« PLAN DE RELANCE »
Description
Le bon fonctionnement hydromorphologique d’un cours d’eau peut être caractérisé par des faciès d’écoulement diversifiés, des berges naturelles, des bancs alluviaux mobiles, une ripisylve fournie et variée, un corridor fluvial composé de milieux naturels variés, des annexes hydrauliques, une continuité entre ces milieux et, surtout, une dynamique fluviale la plus libre possible. Une dynamique fluviale libre est constitutive d’une diversité d’habitats indispensable à la faune et la flore aquatiques et rivulaires. Pour les estuaires, ce fonctionnement repose particulièrement sur le développement et le maintien de la zone intertidale, qui accueille notamment vasières et prés salés, des annexes hydrauliques connectées, et sur un régime fluvial respectant les équilibres physicochimiques et sédimentaires estuariens (bon positionnement de l’interface eau douce / eau salée et de l’interface courant fluvial / courant de marée).
Critères d’éligibilité
État d’avancement du projet pour bénéficier du dispositif : Réflexion / conception,
Dépenses/actions couvertes : Dépenses d’investissement,
Autres critères d’éligibilité :
Les opérations ne sont éligibles que lorsqu’elles sont inscrites dans un projet global à une échelle hydrographique (bassin versant, tronçon de rivière, zone fonctionnelle en estuaire) ou hydrosédimentaire littorale (cellule hydrosédimentaire) cohérente.

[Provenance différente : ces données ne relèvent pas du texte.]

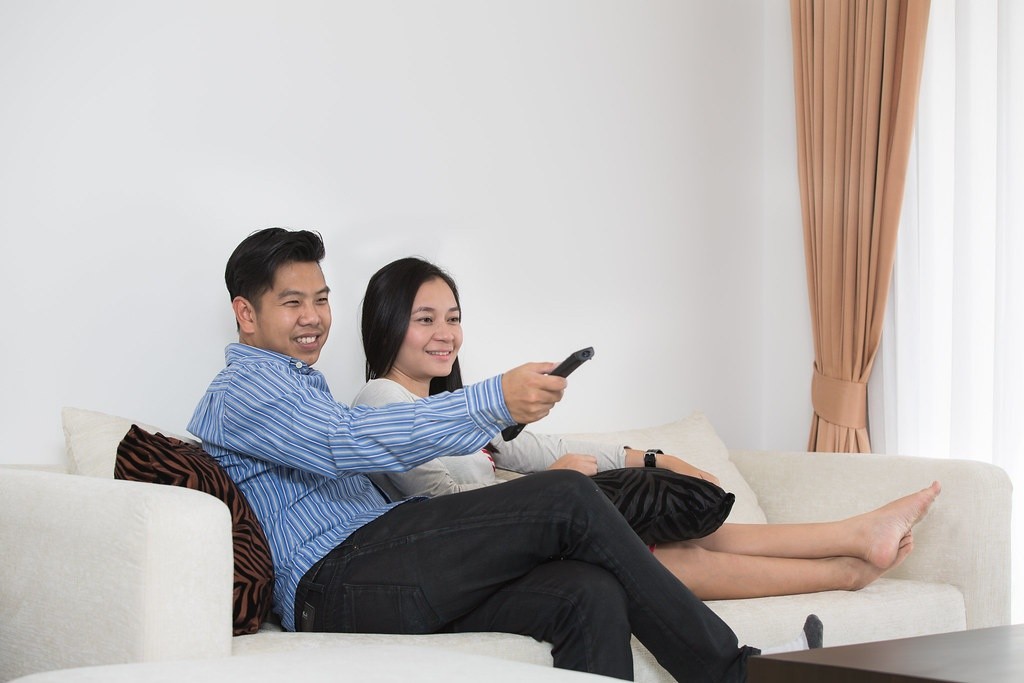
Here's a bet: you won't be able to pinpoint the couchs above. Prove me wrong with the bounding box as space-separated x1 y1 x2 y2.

Les travaux contribuent à améliorer la dynamique naturelle des cours d’eau et des estuaires ou à rétablir la continuité et la diversité écologique de l’hydrosystème, si possible à l’échelle du lit majeur, de manière pérenne sans gestion ou entretien spécifique. Un abaissement du taux d’étagement est recherché.

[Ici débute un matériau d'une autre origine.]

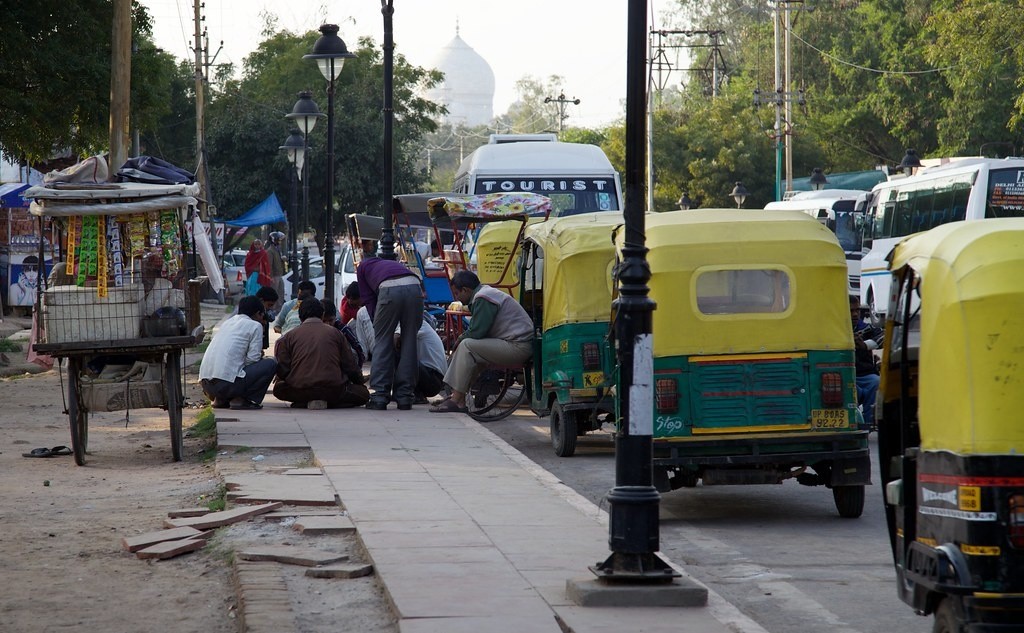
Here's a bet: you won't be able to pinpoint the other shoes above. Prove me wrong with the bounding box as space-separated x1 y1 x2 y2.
397 402 412 410
365 399 387 410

Lorsque le maintien des usages ne permet pas une renaturation complète, sont éligibles l’aménagement de buses (en dehors des dispositifs de franchissement piscicole qui sont traités au § 2.3.1. du § F.3) ainsi que les rivières artificielles et rivières de contournement permettant de restaurer des zones de libre écoulement dans lesquelles la majorité du débit passe en toutes circonstances, hors situations exceptionnelles (crues, etc.).
Un projet est dit « ambitieux » s’il correspond au scénario optimal pour améliorer la dynamique fluviale et la continuité écologique en tenant compte des contraintes techniques ou économiques ou de préservation du patrimoine ou des autres pressions exercées sur la zone. Un projet ambitieux recherche une emprise foncière importante, idéalement plus de dix fois la largeur de plein bord, dans le but de reconnecter le lit mineur au lit majeur et à ses annexes hydrauliques et de redonner au cours d’eau son espace de mobilité et sa dynamique d’érosion. Sont également qualifiés d’ambitieux les projets visant à supprimer les obstacles prioritaires pour la restauration de la continuité écologique (notamment ceux retenus dans les plans d’actions opérationnels territorialisés – PAOT), à reconnecter les espaces arrière-littoraux à la mer ou à « réestuariser » l’embouchure des fleuves côtiers.